Exercise prompt: Could you reproduce, exactly and alone, the lines running from the one with "BOTTOM LINE: A" to the end of the data below?

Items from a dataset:
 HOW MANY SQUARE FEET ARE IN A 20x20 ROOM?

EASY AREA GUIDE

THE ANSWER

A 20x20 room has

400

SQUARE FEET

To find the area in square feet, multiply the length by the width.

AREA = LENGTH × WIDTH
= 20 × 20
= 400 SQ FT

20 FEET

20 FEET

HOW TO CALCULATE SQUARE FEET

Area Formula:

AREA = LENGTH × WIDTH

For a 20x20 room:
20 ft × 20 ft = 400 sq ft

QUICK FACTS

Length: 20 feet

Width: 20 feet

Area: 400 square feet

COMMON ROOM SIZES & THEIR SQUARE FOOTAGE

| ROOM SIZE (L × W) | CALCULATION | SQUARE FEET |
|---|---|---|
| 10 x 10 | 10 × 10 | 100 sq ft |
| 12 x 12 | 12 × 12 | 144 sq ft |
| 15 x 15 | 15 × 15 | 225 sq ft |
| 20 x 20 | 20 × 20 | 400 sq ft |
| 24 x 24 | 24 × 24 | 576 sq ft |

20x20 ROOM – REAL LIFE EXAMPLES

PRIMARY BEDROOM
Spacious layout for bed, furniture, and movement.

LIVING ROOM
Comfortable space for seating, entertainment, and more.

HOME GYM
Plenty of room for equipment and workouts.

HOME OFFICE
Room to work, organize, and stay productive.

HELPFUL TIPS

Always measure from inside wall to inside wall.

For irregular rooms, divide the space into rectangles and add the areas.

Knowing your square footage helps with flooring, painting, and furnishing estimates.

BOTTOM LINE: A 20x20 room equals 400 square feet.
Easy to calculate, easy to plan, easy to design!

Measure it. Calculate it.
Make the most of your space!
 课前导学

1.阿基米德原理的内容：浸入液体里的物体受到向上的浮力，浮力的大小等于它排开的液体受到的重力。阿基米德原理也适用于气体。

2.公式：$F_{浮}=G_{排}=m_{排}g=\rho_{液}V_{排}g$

Problem solution:
BOTTOM LINE: A 20x20 room equals 400 square feet.
Easy to calculate, easy to plan, easy to design!

Measure it. Calculate it.
Make the most of your space!
 课前导学

1.阿基米德原理的内容：浸入液体里的物体受到向上的浮力，浮力的大小等于它排开的液体受到的重力。阿基米德原理也适用于气体。

2.公式：$F_{浮}=G_{排}=m_{排}g=\rho_{液}V_{排}g$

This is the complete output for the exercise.